* **Task to carry out**
Can you transcribe the data exactly? Leave the pictures out.

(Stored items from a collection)

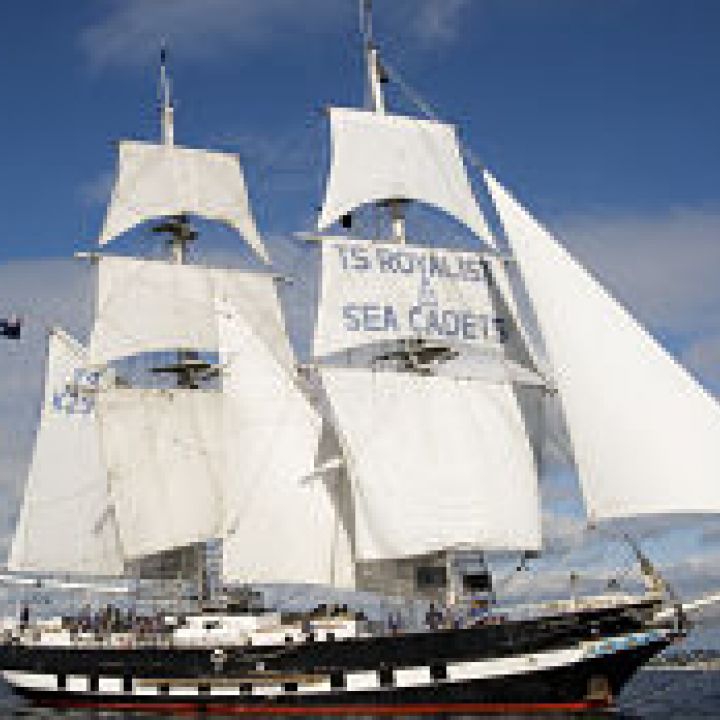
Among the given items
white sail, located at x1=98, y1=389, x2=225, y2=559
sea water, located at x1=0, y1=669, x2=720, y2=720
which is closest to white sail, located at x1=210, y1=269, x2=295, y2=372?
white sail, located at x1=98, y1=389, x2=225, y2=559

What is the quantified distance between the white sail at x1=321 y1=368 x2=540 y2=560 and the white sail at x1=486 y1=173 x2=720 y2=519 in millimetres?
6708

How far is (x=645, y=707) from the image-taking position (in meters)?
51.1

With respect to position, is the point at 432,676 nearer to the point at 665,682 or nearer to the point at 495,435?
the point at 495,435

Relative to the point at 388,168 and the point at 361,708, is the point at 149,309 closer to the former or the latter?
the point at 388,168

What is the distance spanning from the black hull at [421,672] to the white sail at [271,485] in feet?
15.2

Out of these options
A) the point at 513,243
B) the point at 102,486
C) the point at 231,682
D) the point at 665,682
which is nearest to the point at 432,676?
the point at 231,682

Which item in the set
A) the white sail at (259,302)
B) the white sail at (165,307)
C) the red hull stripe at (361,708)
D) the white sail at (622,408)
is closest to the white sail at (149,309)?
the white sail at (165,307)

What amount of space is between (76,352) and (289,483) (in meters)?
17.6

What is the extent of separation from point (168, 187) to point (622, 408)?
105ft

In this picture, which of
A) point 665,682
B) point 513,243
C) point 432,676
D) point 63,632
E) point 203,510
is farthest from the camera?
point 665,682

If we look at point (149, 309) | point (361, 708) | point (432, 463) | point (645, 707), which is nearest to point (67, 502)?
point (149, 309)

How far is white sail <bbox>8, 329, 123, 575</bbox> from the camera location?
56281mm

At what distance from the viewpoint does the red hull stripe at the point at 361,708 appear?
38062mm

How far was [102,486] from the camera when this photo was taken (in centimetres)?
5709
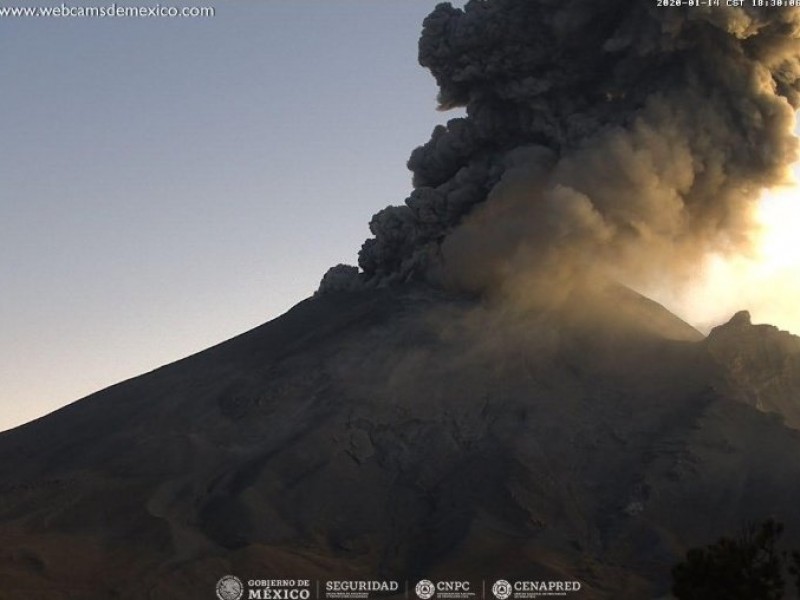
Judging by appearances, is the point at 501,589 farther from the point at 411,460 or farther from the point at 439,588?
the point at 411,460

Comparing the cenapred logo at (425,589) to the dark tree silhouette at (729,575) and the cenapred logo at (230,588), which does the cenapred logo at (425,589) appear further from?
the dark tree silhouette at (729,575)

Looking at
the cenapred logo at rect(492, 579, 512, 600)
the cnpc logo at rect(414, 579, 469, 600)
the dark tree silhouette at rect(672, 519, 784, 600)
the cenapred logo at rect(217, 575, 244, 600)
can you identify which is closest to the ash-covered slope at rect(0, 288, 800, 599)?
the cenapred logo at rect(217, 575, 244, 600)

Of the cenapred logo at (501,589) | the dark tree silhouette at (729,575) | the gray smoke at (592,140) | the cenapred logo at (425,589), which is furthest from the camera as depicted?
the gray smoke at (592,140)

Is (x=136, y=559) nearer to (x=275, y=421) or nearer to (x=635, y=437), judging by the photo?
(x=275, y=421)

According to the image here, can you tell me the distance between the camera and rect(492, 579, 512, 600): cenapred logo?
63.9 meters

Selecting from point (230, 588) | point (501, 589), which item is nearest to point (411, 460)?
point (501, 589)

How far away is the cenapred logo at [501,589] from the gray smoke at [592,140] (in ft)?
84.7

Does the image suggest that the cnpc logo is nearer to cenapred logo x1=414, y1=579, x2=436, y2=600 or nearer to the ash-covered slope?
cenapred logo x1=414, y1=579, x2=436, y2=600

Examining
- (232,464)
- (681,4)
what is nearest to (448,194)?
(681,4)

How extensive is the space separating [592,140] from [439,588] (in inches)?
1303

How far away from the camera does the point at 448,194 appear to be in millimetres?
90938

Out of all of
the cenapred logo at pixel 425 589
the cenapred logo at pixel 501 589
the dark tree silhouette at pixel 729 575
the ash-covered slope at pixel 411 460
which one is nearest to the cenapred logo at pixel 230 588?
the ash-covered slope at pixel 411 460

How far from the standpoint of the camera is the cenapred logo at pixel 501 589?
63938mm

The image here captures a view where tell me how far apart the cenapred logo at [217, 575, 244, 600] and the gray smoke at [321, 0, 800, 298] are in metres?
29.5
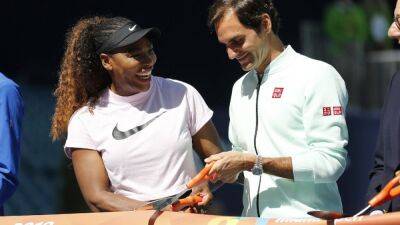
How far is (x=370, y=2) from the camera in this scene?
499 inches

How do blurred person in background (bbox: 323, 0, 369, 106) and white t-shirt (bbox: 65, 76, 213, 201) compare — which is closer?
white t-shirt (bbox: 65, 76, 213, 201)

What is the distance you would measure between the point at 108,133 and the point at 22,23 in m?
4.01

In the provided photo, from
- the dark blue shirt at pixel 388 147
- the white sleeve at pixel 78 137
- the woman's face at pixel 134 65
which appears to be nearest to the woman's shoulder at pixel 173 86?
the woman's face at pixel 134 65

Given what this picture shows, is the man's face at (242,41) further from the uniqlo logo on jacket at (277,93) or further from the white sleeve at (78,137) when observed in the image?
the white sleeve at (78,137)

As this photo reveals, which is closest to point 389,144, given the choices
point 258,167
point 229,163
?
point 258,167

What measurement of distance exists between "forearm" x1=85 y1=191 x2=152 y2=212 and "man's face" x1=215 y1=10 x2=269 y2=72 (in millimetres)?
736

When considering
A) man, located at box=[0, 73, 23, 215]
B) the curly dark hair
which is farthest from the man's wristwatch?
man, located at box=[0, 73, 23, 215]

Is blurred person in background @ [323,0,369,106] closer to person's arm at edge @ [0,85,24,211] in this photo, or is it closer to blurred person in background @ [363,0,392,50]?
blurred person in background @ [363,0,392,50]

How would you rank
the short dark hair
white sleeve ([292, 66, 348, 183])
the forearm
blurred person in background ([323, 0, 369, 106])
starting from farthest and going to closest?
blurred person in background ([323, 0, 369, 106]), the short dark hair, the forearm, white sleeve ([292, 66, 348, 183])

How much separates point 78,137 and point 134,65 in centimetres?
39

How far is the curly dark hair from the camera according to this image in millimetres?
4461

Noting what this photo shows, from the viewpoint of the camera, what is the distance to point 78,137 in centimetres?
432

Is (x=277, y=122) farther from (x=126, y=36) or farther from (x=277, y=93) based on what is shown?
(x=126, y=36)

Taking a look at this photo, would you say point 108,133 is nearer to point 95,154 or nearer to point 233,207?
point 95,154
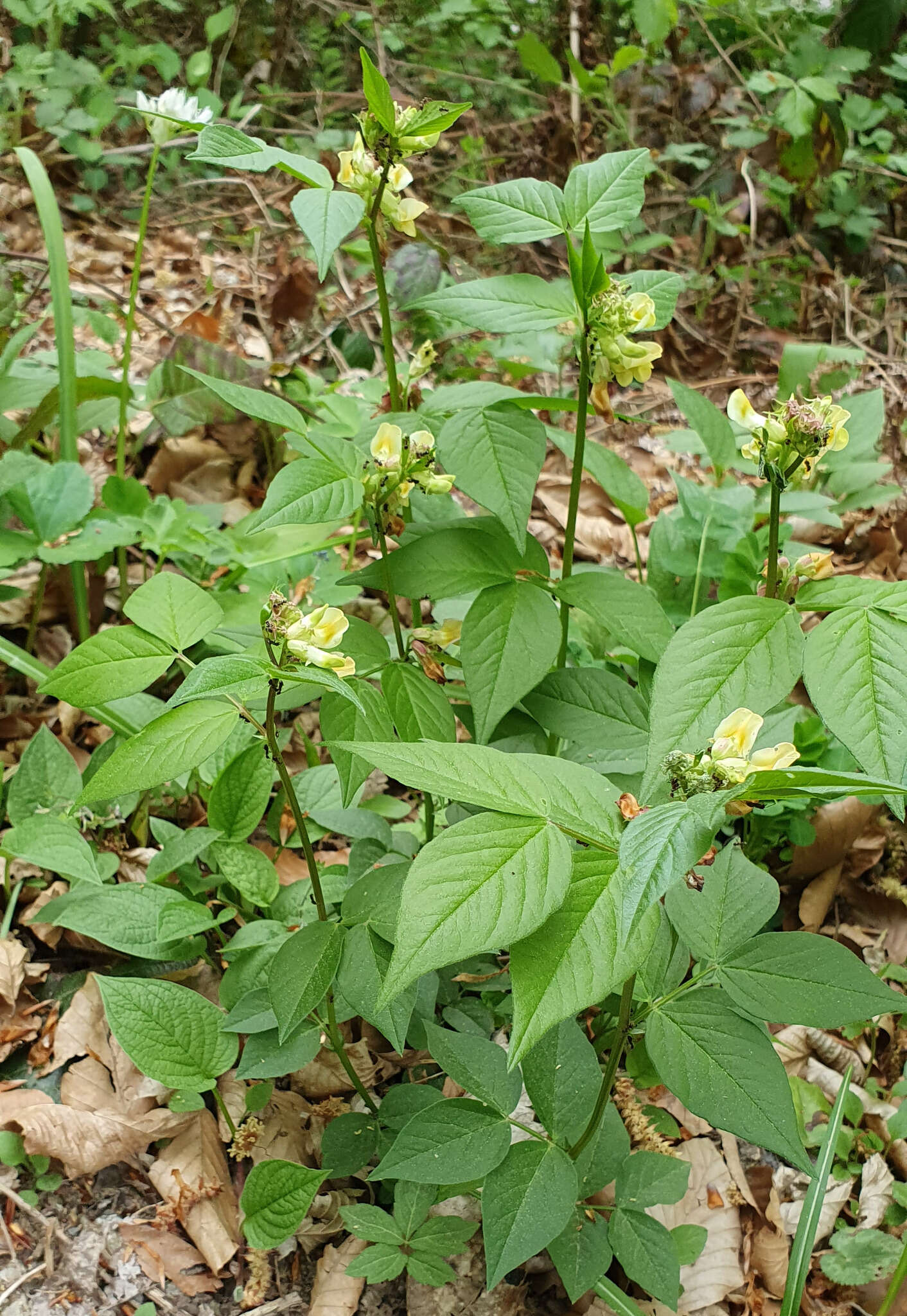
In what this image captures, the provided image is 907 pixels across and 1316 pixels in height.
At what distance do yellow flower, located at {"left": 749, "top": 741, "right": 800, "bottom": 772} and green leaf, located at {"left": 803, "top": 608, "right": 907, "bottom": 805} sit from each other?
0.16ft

* **Result of this task**
Among the given items
white sail, located at x1=98, y1=389, x2=225, y2=559
sea water, located at x1=0, y1=669, x2=720, y2=720
which is closest to white sail, located at x1=210, y1=269, x2=295, y2=372?
white sail, located at x1=98, y1=389, x2=225, y2=559

What is the quantified distance between the white sail at x1=321 y1=368 x2=540 y2=560 and the white sail at x1=486 y1=173 x2=720 y2=519 in millimetres?
6708

How far is (x=645, y=707) from the image-taking position (in meters)?
51.1

With respect to position, is the point at 432,676 nearer to the point at 665,682 or nearer to the point at 495,435?
the point at 495,435

Relative to the point at 388,168 and the point at 361,708, is the point at 149,309 closer to the former or the latter?
the point at 388,168

What is the distance spanning from the black hull at [421,672] to the white sail at [271,485] in feet?
15.2

Out of these options
A) the point at 513,243
B) the point at 102,486
C) the point at 231,682
D) the point at 665,682
which is nearest to the point at 432,676?
the point at 231,682

Which item in the set
A) the white sail at (259,302)
B) the white sail at (165,307)
C) the red hull stripe at (361,708)
D) the white sail at (622,408)
is closest to the white sail at (149,309)?
the white sail at (165,307)

What amount of space is between (76,352) and (289,483) (in meters)?
17.6

What is the extent of separation from point (168, 187) to point (622, 408)?
105ft

In this picture, which of
A) point 665,682
B) point 513,243
C) point 432,676
D) point 63,632
E) point 203,510
is farthest from the camera?
point 665,682

If we look at point (149, 309) | point (361, 708) | point (432, 463) | point (645, 707), which is nearest to point (67, 502)?
point (149, 309)

How far is white sail <bbox>8, 329, 123, 575</bbox> from the camera location?
56281mm

At what distance from the viewpoint does the red hull stripe at the point at 361,708 appear?
38062mm

How far was [102,486] from the camera when this photo was taken (in centimetres)?
5709
Judging by appearances, is the point at 501,589 farther from the point at 411,460 or farther from the point at 439,588?
the point at 411,460

Comparing the cenapred logo at (425,589) to the dark tree silhouette at (729,575) and the cenapred logo at (230,588), which does the cenapred logo at (425,589) appear further from?
the dark tree silhouette at (729,575)

Looking at
the cenapred logo at rect(492, 579, 512, 600)
the cnpc logo at rect(414, 579, 469, 600)
the dark tree silhouette at rect(672, 519, 784, 600)
the cenapred logo at rect(217, 575, 244, 600)
can you identify which is closest to the ash-covered slope at rect(0, 288, 800, 599)?
the cenapred logo at rect(217, 575, 244, 600)

Of the cenapred logo at (501,589) | the dark tree silhouette at (729,575) | the gray smoke at (592,140) | the cenapred logo at (425,589), which is furthest from the camera as depicted?
the gray smoke at (592,140)

Is (x=136, y=559) nearer to (x=275, y=421) or nearer to (x=635, y=437), judging by the photo?
(x=275, y=421)

According to the image here, can you tell me the distance between the camera and rect(492, 579, 512, 600): cenapred logo?
63.9 meters

Selecting from point (230, 588) | point (501, 589), which item is nearest to point (411, 460)?
point (501, 589)

How far away is the cenapred logo at [501,589] from the gray smoke at [592,140] (in ft)?
84.7

Does the image suggest that the cnpc logo is nearer to cenapred logo x1=414, y1=579, x2=436, y2=600 or nearer to the ash-covered slope?
cenapred logo x1=414, y1=579, x2=436, y2=600

Examining
- (232,464)
- (681,4)
what is nearest to (448,194)?
(681,4)

How extensive is the space separating [592,140] from [439,588] (in inches)?
1303

How far away from the camera does the point at 448,194 appear to be in millimetres?
90938

Out of all of
the cenapred logo at pixel 425 589
the cenapred logo at pixel 501 589
the dark tree silhouette at pixel 729 575
the ash-covered slope at pixel 411 460
which one is nearest to the cenapred logo at pixel 230 588?
the ash-covered slope at pixel 411 460

How far from the standpoint of the camera is the cenapred logo at pixel 501 589?
63938mm

The image here captures a view where tell me how far apart the cenapred logo at [217, 575, 244, 600] and the gray smoke at [321, 0, 800, 298] are in metres?
29.5
How far is (x=370, y=2) from the camera in this scene?
499 inches

How do blurred person in background (bbox: 323, 0, 369, 106) and white t-shirt (bbox: 65, 76, 213, 201) compare — which is closer?
white t-shirt (bbox: 65, 76, 213, 201)

What is the distance you would measure between the point at 108,133 and the point at 22,23 in m?
4.01

In the provided photo, from
- the dark blue shirt at pixel 388 147
- the white sleeve at pixel 78 137
- the woman's face at pixel 134 65
which appears to be nearest to the woman's shoulder at pixel 173 86?
the woman's face at pixel 134 65

Given what this picture shows, is the man's face at (242,41) further from the uniqlo logo on jacket at (277,93) or further from the white sleeve at (78,137) when observed in the image?
the white sleeve at (78,137)

As this photo reveals, which is closest to point 389,144, given the choices
point 258,167
point 229,163
?
point 258,167

What measurement of distance exists between "forearm" x1=85 y1=191 x2=152 y2=212 and "man's face" x1=215 y1=10 x2=269 y2=72 (in millimetres)?
736

When considering
A) man, located at box=[0, 73, 23, 215]
B) the curly dark hair
which is farthest from the man's wristwatch?
man, located at box=[0, 73, 23, 215]

Is blurred person in background @ [323,0,369,106] closer to person's arm at edge @ [0,85,24,211] in this photo, or is it closer to blurred person in background @ [363,0,392,50]?
blurred person in background @ [363,0,392,50]

How would you rank
the short dark hair
white sleeve ([292, 66, 348, 183])
the forearm
blurred person in background ([323, 0, 369, 106])
starting from farthest and going to closest?
blurred person in background ([323, 0, 369, 106]), the short dark hair, the forearm, white sleeve ([292, 66, 348, 183])

How much separates point 78,137 and point 134,65 in centimetres?
39

How far is the curly dark hair from the camera according to this image in millimetres?
4461

Noting what this photo shows, from the viewpoint of the camera, what is the distance to point 78,137 in centimetres?
432

Is (x=277, y=122) farther from (x=126, y=36) or farther from (x=277, y=93) based on what is shown?
(x=126, y=36)

Taking a look at this photo, would you say point 108,133 is nearer to point 95,154 or nearer to point 233,207?
point 95,154
In what this image captures, the provided image is 907 pixels across and 1316 pixels in height.
At what distance do yellow flower, located at {"left": 749, "top": 741, "right": 800, "bottom": 772} and green leaf, located at {"left": 803, "top": 608, "right": 907, "bottom": 805} sit from each other?
0.16ft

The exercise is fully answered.